# Given text start

Be Where Your Feet Are
I've always loved that quote. It's so easy to fight the stages of life. Your mind ends up dreaming of some other location - far from where your feet are today. You start to resent the season you are in, and you just wish it would be over. The scenery around you looks dull, or you even don't notice it at all. The precious people around you who are completely worthy of your time and attention get neglected because you're in your dream world. And it's far from where your feet are.
Zèzè and I just passed our second anniversary, and when we got married, I made a lot of proclamations about how the ticket I bought to Haiti for our wedding was a one way. How I would never cross the Caribbean again without him. Obviously I've had to eat my words. It takes a lot of submission and surrender and accepting the fact that this year airports have meant crying and feeling overwhelmed instead of feeling excited about being off to the next adventure. It takes being willing to accept a lot of help from people on both sides of the Caribbean and just working hard keep a soft attitude. And some things seem just a bit wrong, like moving into my childhood room and setting up my mom's old pack and play in the corner. But I love that the play pen in the corner is also a sign of new life, and it gives me faith in a God that wants to give us the desires of our heart.
And I want to embrace the stage I'm in now - the weekly doctor's appointments, the waddling through Target with my mom, straight to the baby section of course, and eating squash and sweet corn and peaches and blueberries. And watermelon. So much watermelon.
I am truly thankful for all those things (especially watermelon). Wherever you are, some things are harder and some are easier.
When I was in Haiti for the month of June, my feet got swollen every day from the heat. One Sunday, church lasted over 3 hours. It was really hard to feel like I was almost camping or vacationing in my own house... Things had all gotten moved around and I didn't seem to have a good grocery supply or a lot of motivation to cook.

# Given text end

- [Task set]:
A) List every food the writer says she is eating in the post about being where your feet are.
B) Carry on the post about being where your feet are, starting right after its final sentence.

# Collected data start

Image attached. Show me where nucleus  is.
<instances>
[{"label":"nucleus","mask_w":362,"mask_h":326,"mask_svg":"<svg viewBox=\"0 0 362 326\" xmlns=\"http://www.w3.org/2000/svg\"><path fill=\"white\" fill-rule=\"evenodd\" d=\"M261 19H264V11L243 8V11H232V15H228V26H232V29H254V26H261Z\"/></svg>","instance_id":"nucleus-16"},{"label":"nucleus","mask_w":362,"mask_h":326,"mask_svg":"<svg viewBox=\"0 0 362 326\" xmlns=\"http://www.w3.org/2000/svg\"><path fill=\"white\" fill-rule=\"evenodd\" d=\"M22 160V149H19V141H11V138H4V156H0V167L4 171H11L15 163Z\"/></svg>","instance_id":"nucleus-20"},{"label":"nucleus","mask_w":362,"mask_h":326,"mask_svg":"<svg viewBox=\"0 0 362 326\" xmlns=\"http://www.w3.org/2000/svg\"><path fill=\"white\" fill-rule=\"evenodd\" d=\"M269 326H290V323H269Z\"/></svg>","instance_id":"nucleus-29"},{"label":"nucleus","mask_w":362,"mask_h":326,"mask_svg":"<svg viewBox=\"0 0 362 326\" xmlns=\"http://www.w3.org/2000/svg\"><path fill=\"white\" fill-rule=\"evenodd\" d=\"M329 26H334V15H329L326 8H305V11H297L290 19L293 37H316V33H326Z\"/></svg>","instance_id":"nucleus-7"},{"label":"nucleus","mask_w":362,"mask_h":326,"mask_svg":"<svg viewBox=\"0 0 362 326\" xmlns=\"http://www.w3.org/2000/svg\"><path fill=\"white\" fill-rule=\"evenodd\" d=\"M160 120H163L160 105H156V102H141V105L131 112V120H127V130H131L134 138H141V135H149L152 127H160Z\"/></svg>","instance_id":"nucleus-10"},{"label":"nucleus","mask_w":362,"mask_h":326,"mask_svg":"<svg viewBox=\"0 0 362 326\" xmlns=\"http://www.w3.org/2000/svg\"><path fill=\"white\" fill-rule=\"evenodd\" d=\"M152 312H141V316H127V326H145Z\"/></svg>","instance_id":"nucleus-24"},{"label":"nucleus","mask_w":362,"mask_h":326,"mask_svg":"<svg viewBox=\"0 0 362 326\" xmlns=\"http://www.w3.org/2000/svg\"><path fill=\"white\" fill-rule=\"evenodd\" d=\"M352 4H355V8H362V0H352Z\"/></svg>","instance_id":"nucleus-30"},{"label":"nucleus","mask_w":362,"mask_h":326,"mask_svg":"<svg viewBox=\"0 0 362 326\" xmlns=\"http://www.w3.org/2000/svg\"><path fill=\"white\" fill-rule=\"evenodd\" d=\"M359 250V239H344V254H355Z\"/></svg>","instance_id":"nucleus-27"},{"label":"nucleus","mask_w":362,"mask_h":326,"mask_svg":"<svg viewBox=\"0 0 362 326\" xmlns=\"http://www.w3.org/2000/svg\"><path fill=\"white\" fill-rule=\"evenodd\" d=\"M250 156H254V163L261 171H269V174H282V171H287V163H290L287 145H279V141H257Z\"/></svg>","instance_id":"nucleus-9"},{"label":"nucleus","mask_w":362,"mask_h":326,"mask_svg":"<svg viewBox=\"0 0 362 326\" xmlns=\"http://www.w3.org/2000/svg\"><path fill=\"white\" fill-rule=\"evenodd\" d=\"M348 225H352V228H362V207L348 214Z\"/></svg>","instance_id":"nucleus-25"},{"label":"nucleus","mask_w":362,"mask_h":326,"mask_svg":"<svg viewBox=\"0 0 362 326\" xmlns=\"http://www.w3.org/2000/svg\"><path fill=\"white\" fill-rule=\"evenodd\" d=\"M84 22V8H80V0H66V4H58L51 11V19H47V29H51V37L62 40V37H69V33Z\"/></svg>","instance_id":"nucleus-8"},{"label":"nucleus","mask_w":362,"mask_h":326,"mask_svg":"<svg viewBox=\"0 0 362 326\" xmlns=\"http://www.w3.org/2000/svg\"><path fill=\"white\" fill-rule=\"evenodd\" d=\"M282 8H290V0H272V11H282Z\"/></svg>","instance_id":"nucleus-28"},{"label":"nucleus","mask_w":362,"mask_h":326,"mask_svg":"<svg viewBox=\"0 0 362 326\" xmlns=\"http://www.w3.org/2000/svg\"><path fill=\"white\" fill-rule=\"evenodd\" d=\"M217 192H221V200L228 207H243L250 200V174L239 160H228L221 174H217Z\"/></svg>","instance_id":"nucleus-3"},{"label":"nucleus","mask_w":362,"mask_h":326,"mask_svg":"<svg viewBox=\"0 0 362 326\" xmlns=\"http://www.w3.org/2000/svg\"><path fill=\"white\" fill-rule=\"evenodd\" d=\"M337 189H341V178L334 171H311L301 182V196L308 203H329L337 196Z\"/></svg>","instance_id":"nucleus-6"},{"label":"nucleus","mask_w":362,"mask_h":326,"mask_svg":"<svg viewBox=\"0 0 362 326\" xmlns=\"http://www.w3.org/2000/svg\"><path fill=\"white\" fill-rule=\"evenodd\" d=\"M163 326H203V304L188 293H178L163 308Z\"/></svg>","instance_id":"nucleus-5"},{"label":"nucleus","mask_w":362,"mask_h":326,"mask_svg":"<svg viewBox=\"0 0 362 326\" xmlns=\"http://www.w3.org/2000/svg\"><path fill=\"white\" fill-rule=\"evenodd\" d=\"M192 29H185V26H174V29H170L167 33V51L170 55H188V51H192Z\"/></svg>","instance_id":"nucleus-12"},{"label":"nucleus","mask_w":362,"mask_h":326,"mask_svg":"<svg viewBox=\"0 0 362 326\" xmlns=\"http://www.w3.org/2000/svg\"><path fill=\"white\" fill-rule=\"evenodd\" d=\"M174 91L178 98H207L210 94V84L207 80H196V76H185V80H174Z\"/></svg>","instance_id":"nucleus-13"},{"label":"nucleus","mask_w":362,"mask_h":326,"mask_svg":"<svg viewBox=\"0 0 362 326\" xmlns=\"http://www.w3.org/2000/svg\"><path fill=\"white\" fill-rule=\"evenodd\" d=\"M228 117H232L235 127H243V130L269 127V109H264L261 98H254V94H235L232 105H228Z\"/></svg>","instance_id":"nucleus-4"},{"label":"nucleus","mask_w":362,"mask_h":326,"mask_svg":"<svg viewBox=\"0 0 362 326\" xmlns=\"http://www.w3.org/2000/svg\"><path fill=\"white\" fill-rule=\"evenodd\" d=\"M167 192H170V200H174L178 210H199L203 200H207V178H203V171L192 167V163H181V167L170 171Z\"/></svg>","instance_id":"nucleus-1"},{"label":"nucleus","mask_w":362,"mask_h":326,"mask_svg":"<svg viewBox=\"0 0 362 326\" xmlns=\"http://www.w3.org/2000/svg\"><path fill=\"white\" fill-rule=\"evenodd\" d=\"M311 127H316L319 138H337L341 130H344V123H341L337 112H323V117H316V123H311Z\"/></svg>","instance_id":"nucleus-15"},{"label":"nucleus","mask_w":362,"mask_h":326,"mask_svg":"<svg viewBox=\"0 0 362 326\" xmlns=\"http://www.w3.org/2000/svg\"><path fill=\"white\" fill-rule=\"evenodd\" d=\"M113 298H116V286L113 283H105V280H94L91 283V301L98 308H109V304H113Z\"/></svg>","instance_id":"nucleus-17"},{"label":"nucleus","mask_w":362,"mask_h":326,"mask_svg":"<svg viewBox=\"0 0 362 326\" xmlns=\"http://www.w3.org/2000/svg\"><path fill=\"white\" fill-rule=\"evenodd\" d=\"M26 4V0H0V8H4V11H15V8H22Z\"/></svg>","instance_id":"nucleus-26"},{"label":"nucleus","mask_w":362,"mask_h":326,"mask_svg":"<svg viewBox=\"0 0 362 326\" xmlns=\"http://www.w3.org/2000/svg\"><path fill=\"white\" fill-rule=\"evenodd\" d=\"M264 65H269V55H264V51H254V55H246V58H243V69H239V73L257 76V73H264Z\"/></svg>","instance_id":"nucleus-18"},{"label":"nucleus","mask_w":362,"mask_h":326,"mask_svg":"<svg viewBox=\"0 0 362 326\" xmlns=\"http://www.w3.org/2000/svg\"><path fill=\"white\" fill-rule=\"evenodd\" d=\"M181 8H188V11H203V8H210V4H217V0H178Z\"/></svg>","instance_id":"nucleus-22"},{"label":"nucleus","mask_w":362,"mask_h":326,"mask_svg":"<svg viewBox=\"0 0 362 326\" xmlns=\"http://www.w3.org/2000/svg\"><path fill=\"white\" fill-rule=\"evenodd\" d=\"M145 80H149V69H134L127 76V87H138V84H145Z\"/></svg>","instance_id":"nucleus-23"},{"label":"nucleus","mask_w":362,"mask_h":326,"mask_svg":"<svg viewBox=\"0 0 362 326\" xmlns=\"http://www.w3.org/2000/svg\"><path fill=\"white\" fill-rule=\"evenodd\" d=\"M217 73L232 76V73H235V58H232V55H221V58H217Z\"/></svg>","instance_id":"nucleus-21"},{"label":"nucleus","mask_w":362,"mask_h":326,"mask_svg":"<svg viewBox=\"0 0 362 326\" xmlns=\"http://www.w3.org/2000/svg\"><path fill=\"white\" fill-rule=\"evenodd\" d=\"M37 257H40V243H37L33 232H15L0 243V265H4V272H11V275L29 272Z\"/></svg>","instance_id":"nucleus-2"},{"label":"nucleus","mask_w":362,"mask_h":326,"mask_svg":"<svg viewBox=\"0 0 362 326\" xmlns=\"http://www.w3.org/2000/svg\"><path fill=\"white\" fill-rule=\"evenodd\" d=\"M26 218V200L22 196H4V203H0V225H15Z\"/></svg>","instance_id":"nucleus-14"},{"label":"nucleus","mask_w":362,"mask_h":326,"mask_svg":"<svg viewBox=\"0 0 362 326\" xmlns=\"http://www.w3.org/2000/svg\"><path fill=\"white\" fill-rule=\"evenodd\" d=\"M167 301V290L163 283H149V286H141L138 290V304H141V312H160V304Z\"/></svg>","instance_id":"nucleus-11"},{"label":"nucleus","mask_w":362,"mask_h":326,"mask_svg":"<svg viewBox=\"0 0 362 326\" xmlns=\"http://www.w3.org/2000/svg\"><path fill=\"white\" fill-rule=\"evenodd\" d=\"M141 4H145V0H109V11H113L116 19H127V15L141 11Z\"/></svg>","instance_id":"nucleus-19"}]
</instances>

# Collected data end

- [Expected responses]:
A) Squash, sweet corn, peaches, blueberries, watermelon

B)
But I also had a lot of great evening talks with my husband out on our beach chairs. I would go out when it started cooling off in the evening and stay out there until almost midnight... Just feeling so grateful for the breeze. We bought and consumed a whole lot of fritay - fried pork or chicken with plantains. And every night the little church next door would start up the drumbeats. A crowd would gather and sing and sway, one lady at the microphone leading them all in perfect rhythm, repeating those old French hymns for what seemed like hours. It's one of the most relaxing sounds in the world to me. Here in Louisiana, there are only frogs. But they make beautiful music too.
It was so good to go to church there again and see everyone. The ladies group even had their Tuesday afternoon service at our house one week. They showed up around 4 PM and their services last around an hour with singing, some words of encouragement, and a special prayer for the people of the house. They also always read at least two Psalms and practice the one they're working on memorizing. The lady that had the special prayer is one of the oldest in the congregation. She's such a strong woman. She's been a widow for years, but somehow still is going strong and helping keep all the children and grands on the right track. She prayed for my trip back to the USA and for all of us in the congregation who were expecting babies. Something about a prayer from someone like that gives you so much peace and confidence. The lady that had the talk read the verse that says "Perfect love casts out fear. She talked about all the fear that is in the country right now and how that we need to replace it with love and faith in God. Even love for the gangsters because God doesn't want them destroyed, he wants them to turn from that lifestyle and be saved. I made cinnamon rolls and iced tea for everyone and we used every cup in the house from plastic juice cups to goblets. And every chair we could round up was full. It was so very special to me.
The last week I was there, we had friends visiting from Brazil, a young couple and then another young married man who barely got back to Haiti in time to be there for the birth of his baby girl. Zèzè grew up with both of the guys. We had them over for lunch on Sunday and mom in law stayed home from church to cook up a huge meal.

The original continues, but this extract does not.